Replies to msg 18 Apr 97: indology at liverpool.ac.uk
(vidynath at math.ohio-state.edu)

 voe> From: Vidhyanath Rao <vidynath at math.ohio-state.edu>

 voe> The editor's introduction in the HSS I referred to earlier notes
 voe> that in some verses attributed to Bhart.rhari, sandhi is
 voe> occasionally not applied at the caesura. In the Kaavyas, sandhi
 voe> is applied between the padas, but not always in puraa.nas.

Which is one reason why some modern authors call the language of the puraa.nas
"corrupted" because of "errors in sandhi". But whether these are really to be
considered "errors" is debatable in some cases, and could indeed reflect a
manner of thinking about prosody that relaxes the application of sandhi rules
in favour of a more natural pronunciation of verses instead of considering the
metrical verse the unit of pronunciation.

 voe> In Tamil, for novels, prose works expounding some aspect of
 voe> Tamil literature or cilture etc, sandhi is applied only for
 voe> word/morpheme groups that form a whole, like words forming
 voe> a compound verb.

Well, I suggest that you watch the behaviour of the suffix "-ku" and of words
like "inta". And when do "words form a whole"? It may be that in contemporary
Tamil prose, written sandhi is largely, though not completely, limited to the
internal sandhi of compounds (though I call it "internal" here, we could debate
over whether "words forming a compound verb" is an instance of internal or
external sandhi). Unambiguous external sandhi is very much there in Kannada
(both loopasandhi and aade;sasandhi), besides internal sandhi.

> (If by "all" you also mean languages outside India: French is an obvious
> example of a language with written sandhi.)

 voe> Between articles and associated nouns, between (some) prepositions
 voe> and
 voe> associated nouns etc. Do you mean to say that sandhi is applied in
 voe> print between the object and the verb, between the subject
 voe> and the
 voe> verb? My reading of French is for the most part limited to math
 voe> papers, but I don't even remember sandhi being applied in
 voe> print between adjective and the noun.

Adjective and noun?
        - nouveau livre
        - nouvel arbre

Perhaps you should go through some linguistic literature to see how linguists
use the term 'sandhi', and that sandhi has not much to do with objects and
verbs.

> It is of course true that sandhi in
> these languages has less far-reaching consequences, but it is there.

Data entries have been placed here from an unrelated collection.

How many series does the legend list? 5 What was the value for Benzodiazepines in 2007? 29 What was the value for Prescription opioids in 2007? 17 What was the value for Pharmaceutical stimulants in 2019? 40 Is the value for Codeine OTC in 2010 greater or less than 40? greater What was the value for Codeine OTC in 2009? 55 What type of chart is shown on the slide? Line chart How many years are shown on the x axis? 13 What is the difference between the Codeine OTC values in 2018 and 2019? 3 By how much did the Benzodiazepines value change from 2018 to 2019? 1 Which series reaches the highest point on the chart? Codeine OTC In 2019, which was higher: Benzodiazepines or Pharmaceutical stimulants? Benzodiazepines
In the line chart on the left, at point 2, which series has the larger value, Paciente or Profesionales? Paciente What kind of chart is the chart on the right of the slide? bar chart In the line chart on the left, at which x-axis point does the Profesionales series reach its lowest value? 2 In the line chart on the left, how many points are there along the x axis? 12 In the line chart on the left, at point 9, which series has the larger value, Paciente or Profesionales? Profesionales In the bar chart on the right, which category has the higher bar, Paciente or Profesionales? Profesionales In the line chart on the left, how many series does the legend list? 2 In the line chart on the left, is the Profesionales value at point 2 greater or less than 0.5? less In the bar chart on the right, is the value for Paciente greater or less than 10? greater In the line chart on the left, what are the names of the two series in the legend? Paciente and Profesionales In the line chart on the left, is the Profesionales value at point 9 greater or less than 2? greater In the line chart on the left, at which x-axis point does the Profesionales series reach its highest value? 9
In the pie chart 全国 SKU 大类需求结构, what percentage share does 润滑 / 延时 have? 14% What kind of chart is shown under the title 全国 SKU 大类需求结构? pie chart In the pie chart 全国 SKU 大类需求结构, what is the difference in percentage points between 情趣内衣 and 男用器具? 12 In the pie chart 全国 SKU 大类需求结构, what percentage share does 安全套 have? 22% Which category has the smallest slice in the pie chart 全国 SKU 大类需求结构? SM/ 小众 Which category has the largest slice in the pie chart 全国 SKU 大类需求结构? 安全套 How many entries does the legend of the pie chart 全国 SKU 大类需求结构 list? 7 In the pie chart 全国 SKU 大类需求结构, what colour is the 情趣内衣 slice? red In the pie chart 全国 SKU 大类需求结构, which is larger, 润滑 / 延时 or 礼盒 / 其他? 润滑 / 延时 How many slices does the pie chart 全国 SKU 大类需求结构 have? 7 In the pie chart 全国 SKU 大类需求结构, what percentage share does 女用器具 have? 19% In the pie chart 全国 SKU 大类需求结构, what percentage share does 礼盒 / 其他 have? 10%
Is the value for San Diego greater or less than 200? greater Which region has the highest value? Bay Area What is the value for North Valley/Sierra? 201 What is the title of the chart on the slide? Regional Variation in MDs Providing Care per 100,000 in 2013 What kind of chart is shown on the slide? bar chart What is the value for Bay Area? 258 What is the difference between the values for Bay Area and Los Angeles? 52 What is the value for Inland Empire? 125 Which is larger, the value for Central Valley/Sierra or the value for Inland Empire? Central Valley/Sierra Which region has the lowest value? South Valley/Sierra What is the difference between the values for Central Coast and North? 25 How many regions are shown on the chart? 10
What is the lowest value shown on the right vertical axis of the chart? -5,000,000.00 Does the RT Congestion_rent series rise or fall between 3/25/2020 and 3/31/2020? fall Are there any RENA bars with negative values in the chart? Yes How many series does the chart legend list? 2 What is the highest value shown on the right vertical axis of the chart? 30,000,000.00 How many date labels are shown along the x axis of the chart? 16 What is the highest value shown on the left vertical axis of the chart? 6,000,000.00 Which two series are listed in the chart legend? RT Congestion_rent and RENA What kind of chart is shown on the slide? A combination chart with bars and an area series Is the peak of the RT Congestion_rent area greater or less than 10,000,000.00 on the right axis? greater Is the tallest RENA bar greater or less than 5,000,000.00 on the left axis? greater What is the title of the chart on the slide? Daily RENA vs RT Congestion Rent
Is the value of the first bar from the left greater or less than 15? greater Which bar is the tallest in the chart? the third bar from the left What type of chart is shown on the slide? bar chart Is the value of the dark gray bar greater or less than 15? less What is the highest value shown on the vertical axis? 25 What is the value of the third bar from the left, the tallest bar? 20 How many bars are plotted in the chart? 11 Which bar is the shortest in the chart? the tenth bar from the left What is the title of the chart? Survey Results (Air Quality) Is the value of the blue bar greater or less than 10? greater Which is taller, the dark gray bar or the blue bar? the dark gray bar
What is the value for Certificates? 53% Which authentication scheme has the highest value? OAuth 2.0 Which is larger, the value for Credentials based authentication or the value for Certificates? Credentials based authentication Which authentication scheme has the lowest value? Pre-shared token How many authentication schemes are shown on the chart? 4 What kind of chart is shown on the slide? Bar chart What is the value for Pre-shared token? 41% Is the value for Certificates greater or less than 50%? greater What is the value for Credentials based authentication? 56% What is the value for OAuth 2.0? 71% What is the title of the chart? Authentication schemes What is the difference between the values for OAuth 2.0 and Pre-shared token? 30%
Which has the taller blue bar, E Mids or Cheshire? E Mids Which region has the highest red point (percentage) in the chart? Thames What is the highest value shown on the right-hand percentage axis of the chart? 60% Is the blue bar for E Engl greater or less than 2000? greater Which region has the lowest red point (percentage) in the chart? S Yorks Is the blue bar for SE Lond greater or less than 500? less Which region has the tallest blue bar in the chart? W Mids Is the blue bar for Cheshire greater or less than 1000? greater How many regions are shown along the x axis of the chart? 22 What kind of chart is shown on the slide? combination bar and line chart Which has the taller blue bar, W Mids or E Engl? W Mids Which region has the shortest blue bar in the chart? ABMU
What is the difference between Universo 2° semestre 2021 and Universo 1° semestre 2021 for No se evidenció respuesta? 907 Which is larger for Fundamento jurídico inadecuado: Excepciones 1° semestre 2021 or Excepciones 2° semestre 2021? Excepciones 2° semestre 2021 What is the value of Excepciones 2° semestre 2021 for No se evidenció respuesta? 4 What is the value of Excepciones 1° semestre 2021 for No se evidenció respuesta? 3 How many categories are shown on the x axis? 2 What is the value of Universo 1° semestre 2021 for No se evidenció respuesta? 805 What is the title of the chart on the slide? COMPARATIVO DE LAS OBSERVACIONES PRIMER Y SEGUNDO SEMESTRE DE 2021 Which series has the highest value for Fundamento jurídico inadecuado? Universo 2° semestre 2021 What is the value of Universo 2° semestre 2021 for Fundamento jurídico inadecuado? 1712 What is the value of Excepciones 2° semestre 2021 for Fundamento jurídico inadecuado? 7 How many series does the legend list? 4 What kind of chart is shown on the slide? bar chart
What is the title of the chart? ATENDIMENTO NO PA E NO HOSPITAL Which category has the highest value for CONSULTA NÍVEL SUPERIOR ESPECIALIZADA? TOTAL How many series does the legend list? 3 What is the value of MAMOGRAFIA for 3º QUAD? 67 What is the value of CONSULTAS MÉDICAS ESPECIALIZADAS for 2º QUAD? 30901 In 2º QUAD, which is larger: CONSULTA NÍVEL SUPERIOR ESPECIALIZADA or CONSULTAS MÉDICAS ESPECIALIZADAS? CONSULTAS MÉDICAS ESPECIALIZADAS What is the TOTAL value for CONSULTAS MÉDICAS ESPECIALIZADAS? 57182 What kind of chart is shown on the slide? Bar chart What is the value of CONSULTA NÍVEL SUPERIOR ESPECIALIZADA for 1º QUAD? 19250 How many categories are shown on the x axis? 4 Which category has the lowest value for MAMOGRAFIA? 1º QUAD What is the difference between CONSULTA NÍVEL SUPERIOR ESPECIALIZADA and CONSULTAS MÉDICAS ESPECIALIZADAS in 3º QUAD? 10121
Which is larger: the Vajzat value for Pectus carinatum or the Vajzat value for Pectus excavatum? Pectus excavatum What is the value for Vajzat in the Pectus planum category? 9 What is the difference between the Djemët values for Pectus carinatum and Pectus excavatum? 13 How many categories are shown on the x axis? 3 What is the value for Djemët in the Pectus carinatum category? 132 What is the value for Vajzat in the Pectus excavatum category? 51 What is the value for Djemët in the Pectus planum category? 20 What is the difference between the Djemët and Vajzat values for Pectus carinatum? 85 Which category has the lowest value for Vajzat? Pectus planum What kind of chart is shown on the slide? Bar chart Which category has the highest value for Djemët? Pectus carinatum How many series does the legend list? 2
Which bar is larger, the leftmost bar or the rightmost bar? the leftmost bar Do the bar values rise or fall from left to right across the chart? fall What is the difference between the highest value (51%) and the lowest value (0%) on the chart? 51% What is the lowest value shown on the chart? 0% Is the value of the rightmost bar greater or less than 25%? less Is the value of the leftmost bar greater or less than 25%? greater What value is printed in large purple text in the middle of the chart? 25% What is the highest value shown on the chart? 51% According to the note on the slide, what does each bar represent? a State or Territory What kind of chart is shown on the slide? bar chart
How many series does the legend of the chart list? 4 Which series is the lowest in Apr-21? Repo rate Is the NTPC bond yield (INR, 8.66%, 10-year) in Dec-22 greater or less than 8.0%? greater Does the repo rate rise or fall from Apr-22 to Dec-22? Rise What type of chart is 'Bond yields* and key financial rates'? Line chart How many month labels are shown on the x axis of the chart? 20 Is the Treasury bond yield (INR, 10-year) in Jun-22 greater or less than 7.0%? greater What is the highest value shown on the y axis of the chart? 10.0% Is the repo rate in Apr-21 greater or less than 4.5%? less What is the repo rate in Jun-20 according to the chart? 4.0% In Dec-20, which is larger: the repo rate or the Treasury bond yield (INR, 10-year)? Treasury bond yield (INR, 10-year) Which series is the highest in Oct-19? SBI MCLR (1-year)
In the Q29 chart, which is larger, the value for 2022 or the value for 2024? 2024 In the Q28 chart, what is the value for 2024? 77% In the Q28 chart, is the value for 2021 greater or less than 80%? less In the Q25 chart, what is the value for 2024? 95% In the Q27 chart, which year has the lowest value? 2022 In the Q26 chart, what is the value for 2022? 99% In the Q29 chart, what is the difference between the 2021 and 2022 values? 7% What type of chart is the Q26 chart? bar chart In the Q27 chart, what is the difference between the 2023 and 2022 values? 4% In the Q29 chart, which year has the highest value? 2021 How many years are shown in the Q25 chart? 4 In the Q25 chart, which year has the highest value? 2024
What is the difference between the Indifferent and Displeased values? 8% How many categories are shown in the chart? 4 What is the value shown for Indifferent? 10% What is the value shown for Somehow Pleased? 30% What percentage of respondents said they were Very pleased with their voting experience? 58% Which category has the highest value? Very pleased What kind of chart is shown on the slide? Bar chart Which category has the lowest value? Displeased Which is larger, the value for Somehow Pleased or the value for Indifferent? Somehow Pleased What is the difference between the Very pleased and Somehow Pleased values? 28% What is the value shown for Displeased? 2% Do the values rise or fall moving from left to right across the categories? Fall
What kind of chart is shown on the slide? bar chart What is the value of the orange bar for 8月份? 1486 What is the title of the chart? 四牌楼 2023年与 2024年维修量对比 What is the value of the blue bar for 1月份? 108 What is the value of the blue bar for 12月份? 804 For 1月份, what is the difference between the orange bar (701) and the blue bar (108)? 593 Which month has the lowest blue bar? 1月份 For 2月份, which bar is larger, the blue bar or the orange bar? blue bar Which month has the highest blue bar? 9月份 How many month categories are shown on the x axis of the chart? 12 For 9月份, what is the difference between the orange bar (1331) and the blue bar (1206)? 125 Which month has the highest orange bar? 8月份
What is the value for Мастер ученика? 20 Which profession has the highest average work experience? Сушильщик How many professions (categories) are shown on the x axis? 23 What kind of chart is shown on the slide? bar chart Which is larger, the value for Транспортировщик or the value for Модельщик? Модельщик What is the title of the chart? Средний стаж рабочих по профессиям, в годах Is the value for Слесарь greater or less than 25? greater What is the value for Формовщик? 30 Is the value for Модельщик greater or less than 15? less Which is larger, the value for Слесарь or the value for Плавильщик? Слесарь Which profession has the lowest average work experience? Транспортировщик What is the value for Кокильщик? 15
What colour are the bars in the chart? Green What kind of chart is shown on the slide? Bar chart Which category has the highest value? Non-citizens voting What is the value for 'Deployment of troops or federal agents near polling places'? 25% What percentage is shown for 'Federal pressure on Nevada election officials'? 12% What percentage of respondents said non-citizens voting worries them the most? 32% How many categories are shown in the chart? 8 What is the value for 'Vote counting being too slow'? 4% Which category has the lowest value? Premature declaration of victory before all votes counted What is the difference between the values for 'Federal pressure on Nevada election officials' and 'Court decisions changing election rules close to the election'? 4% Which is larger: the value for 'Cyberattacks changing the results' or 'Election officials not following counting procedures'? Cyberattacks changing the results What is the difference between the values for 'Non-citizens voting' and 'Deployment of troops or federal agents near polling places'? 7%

 voe> `less far-reaching' is to put it mildly.

Are you suggesting, in your criticizing of other sandhis, that only Sanskrit
has the "full variety", and that other languages (French, Italian, Portuguese,
Tamil, Kannada, what else? Irish is another good one) do not have "real"
sandhi? But then, who owns sandhi and decides what real sandhi is? (This is a
rhetorical question, mind you. I am just being nasty. Ignore it.)